* [WRITTEN INSTRUCTION] Extract every line of the data below that contains the string "millimetres". Only matches with the same letter case count.

* [Scene-based reasoning records]
☆ ☆ ☆
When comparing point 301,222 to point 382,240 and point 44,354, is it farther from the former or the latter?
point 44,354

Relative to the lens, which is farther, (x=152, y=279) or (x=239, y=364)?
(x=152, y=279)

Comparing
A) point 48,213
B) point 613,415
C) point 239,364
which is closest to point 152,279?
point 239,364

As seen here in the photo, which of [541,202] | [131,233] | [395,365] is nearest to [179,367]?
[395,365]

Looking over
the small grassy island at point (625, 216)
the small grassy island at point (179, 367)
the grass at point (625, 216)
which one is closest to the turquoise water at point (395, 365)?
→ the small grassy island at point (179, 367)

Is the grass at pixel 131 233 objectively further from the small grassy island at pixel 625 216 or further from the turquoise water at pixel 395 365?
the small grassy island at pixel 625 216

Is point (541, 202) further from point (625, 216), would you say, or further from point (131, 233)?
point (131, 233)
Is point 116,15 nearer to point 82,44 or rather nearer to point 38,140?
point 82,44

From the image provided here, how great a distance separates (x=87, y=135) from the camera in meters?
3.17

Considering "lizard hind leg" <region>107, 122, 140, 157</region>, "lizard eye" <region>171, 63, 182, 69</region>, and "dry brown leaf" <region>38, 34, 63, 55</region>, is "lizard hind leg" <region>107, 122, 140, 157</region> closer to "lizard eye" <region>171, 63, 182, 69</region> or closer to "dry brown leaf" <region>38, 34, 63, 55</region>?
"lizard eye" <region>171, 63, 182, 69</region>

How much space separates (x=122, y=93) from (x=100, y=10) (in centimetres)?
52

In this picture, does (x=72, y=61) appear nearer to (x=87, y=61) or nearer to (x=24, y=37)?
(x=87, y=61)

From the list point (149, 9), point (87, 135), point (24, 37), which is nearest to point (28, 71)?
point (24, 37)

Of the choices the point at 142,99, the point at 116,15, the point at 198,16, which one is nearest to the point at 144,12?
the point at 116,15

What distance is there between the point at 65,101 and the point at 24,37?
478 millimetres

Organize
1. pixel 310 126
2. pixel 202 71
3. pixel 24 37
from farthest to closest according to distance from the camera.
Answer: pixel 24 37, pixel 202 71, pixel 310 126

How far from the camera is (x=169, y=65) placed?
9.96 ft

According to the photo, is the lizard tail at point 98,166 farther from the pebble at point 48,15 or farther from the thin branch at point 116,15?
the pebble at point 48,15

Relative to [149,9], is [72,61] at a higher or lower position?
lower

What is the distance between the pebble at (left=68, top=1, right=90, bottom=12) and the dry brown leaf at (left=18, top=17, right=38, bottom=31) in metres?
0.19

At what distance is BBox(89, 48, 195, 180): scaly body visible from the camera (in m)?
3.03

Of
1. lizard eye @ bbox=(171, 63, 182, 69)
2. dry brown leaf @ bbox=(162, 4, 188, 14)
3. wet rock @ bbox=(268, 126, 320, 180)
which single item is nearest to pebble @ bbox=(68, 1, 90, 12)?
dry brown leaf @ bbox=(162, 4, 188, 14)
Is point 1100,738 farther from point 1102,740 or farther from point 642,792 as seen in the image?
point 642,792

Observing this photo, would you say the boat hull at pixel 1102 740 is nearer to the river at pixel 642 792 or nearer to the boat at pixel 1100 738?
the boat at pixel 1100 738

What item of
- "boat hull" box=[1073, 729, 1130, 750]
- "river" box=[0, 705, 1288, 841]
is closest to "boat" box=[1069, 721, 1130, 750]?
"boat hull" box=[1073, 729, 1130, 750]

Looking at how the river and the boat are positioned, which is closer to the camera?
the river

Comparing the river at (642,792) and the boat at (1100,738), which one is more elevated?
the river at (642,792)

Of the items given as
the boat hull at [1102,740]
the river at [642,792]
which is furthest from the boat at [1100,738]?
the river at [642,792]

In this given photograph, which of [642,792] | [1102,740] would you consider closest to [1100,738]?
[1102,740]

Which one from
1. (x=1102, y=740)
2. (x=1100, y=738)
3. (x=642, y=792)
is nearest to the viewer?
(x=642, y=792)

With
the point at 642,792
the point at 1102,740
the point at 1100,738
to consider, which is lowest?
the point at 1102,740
☆ ☆ ☆
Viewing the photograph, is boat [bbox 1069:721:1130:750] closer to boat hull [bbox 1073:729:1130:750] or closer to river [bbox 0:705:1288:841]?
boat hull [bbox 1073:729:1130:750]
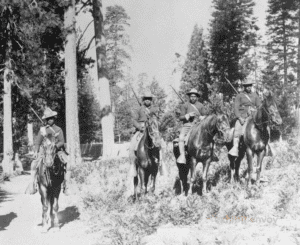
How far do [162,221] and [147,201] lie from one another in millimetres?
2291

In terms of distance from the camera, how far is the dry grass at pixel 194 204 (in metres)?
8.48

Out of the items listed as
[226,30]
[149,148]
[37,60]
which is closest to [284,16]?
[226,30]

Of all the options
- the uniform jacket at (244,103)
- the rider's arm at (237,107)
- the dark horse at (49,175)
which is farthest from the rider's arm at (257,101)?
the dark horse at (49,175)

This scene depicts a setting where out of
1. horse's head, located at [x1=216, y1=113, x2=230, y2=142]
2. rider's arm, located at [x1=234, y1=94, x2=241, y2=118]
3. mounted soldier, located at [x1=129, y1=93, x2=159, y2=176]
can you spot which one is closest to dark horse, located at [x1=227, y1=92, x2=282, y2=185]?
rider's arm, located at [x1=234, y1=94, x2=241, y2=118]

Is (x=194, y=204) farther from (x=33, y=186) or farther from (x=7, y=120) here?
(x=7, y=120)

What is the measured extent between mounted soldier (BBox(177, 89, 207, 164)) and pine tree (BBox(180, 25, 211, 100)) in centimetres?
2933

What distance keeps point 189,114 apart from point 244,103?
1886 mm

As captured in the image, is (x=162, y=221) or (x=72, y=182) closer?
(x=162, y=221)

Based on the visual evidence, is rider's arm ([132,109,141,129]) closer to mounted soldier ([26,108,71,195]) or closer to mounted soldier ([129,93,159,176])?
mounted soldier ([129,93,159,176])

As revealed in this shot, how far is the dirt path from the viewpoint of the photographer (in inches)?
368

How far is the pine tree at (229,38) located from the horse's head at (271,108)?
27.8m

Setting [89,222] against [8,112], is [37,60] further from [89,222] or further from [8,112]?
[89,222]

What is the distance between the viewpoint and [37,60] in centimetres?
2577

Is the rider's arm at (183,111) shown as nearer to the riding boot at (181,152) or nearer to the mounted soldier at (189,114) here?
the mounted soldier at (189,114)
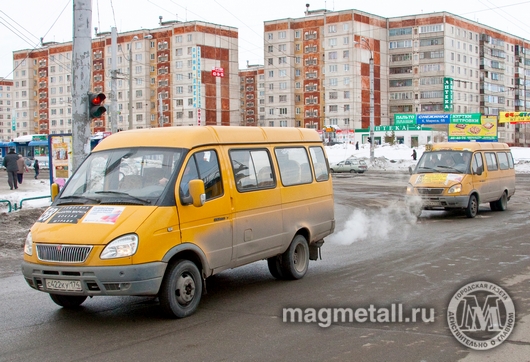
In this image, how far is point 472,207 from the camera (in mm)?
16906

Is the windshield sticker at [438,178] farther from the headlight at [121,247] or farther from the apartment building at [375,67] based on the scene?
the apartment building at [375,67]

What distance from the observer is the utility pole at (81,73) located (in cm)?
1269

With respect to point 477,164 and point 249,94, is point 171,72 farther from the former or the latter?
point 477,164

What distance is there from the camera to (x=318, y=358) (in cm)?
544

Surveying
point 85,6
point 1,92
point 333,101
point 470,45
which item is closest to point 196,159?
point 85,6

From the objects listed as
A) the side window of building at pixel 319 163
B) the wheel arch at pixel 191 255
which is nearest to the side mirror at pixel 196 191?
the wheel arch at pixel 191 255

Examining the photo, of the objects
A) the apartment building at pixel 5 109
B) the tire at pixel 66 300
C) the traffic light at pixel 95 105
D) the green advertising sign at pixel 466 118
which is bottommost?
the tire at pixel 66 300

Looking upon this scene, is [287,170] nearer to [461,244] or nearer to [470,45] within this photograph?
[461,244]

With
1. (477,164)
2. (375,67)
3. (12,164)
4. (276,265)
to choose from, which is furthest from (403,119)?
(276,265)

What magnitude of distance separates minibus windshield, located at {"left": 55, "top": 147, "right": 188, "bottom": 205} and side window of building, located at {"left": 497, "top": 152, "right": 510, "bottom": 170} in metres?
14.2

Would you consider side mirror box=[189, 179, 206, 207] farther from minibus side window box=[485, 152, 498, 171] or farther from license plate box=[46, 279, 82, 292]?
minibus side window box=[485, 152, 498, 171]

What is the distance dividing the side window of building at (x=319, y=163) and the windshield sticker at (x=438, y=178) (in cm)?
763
☆ ☆ ☆
* [SOLUTION TO THIS EXERCISE]
478 millimetres
How far do [162,221] and [147,201] lie from one another in millimetres?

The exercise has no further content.